Um problema bem brasileiro é o sistema tributário criado para economia fechada, que onera os setores onde é mais fácil a arrecadação, e que não foi modernizado quando da abertura comercial. No fim, os setores que não exportam, como construção civil e serviços sofrem menor carga tributária. Isso também ocorre para a agricultura, mas esta não está precisando de câmbio para sua competitividade.

E sem tributação de ganhos extraordinários em matérias-primas (como Noruega, Austrália, Canadá, Argentina, Peru de um modo ou de outro fazem) é quase impossível obter uma desvalorização estável (e mesmo assim alguns desses países apenas contêm a sobrevalorização.) Os ciclos de desvalorização/valorização de matérias-primas são de muito longo prazo, estamos apenas nos primeiros anos da valorização.
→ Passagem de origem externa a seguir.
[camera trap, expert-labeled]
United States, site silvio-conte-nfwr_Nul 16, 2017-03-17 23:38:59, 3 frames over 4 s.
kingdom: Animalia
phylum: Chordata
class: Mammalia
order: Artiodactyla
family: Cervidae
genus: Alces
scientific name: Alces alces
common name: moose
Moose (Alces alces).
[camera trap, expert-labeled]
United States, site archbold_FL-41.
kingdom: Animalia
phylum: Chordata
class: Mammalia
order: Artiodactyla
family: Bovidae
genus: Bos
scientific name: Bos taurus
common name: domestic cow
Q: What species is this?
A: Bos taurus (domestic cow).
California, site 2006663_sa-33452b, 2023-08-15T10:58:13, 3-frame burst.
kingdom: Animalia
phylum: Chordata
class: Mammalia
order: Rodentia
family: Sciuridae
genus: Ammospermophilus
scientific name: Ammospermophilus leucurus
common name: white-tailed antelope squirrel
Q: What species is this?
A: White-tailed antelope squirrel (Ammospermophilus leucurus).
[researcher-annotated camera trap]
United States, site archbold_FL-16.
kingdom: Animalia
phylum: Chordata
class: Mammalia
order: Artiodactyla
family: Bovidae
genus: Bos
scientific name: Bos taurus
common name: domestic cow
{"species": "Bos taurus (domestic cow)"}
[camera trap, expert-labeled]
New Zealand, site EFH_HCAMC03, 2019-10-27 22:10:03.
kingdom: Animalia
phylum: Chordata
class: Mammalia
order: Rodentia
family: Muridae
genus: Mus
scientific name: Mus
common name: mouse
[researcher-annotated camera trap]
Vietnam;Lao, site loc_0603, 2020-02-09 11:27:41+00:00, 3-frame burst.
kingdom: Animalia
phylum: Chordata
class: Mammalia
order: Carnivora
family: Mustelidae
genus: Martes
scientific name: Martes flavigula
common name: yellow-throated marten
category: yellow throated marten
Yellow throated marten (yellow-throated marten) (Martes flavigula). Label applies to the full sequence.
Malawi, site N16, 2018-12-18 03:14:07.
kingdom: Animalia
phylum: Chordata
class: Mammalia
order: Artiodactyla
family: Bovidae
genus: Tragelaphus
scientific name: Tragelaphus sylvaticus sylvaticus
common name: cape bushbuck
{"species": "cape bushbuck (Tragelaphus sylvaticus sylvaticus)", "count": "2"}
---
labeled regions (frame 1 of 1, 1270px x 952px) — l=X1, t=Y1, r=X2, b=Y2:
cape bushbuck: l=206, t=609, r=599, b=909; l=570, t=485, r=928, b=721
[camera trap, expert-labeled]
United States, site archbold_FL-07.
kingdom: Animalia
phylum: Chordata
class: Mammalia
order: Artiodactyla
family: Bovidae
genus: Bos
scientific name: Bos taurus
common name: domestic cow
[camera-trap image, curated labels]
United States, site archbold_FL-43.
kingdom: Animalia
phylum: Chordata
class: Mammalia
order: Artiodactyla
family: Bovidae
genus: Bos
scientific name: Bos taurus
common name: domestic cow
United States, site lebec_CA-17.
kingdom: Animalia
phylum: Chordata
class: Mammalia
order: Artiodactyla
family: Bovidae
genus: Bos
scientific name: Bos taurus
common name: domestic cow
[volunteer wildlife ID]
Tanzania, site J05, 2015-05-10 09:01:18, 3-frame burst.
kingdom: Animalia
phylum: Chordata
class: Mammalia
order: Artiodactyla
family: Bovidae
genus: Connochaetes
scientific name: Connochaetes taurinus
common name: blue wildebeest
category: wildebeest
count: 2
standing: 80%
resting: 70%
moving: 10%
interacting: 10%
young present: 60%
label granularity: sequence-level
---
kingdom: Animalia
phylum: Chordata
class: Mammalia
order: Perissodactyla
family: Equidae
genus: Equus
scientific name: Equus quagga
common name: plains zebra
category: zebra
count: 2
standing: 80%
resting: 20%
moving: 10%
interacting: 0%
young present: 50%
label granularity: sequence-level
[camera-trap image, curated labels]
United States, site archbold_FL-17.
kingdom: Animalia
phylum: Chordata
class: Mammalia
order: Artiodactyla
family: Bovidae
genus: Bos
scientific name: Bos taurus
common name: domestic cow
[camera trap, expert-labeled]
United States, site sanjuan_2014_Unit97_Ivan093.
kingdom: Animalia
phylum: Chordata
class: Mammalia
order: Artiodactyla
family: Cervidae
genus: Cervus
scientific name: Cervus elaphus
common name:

Mesmo que a China desacelere seu crescimento e que as expectativas de redução no preço dos metais (em proporção menor para agrícolas) se confirmem para 2012, ainda assim se passarão anos onde as moedas de emergentes estarão valorizadas (e não só emergentes, o dólar australiano dobrou de valor em uma década.) Uma discussão que começa é quanto tais moedas estavam desvalorizadas antes, reduzindo o poder aquisitivo de seus países, não mais tanto o quanto estão sobrevalorizadas hoje. Assim, mecanismos como a formação de reservas, além de seu efeito para as contas públicas, não surtem efeito indefinidamente. Principalmente quando o pré-sal for uma realidade.

Uma dose de cada medida possível (quais sejam abrir mão da produção de alguns produtos, desenvolver tecnologia, melhorar educação, tributar exportações, proteger alguns setores, desvalorizar um pouco o câmbio, reduzir juros reais, abrir novos mercados consumidores, endurecer em negociações, formar reservas, qualificar investimentos externos) pode muito bem ser mais prudente – e desenvolver mais harmonicamente o país – que depositar todas as fichas em uma aposta só.